Woolsthorpe by Belvoir, also known as Woolsthorpe, is a village and civil parish in the South Kesteven district of Lincolnshire, England. The population of the civil parish at the 2011 census was 415. It is situated approximately 5 mi west from Grantham, and adjoins the county border with Leicestershire. The neighbouring village of Belvoir lies on the other side of the border. Grantham Canal is situated 1 mi to the north-east at its closest point.

==History==

=== Etymology ===
According to A Dictionary of British Place Names, the name Woolsthorpe means "an outlying farmstead or hamlet (Old Scandinavian 'thorp') of a man called Wulfstan (Old English person name)".

=== Early history ===
In the 1086 Domesday Book, Woolsthorpe is referred to as "Ulestanestorp", in the Kesteven Hundred of Winnibriggs and Threo. It comprised 29 households, 6 villagers, 3 smallholders and 8 freemen, with 4 ploughlands and 3 mills. In 1066 Leofric of Bottesford was Lord of the manor, this transferred in 1086 to Robert of Tosny, who also became Tenant-in-chief.
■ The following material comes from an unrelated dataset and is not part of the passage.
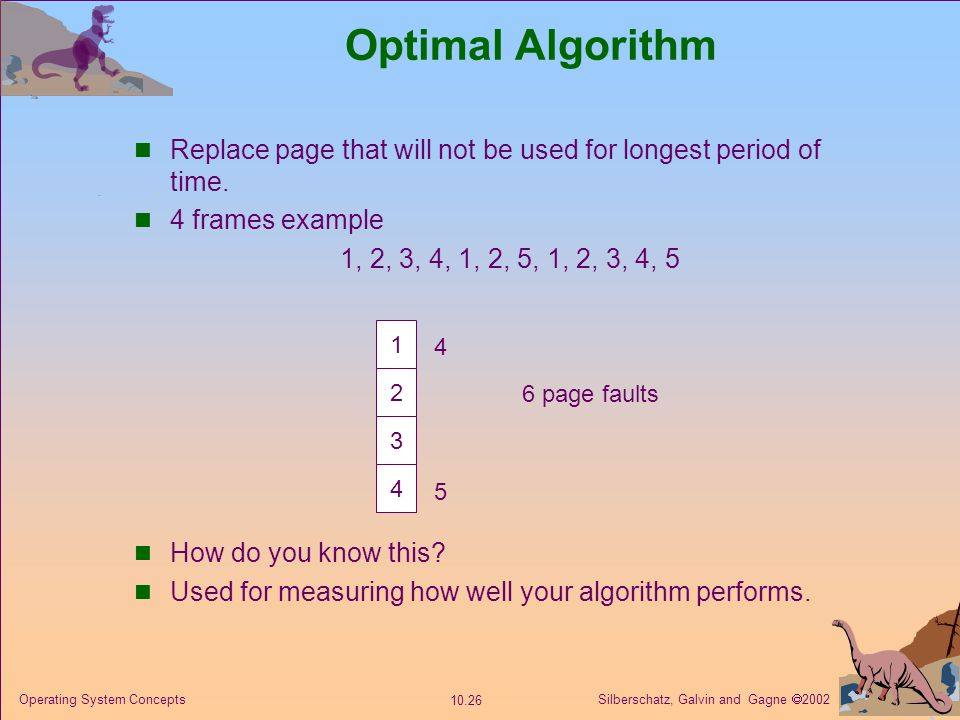 Silberschatz, Galvin and Gagne  2002 10.26 Operating System Concepts Optimal Algorithm Replace page that will not be used for longest period of time.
A possible deserted medieval village lies at the southern edge of the present village just to the east off Woolsthorpe Lane, on the same site of a previous St James church destroyed in 1643 by Parliamentary forces. Of the destruction Kelly's Directory wrote in 1885: "the original church of St. James, of which some fragments of the tower remain, was burned down by soldiers of the Parliamentary Army who bivouacked there during the siege of Belvoir Castle".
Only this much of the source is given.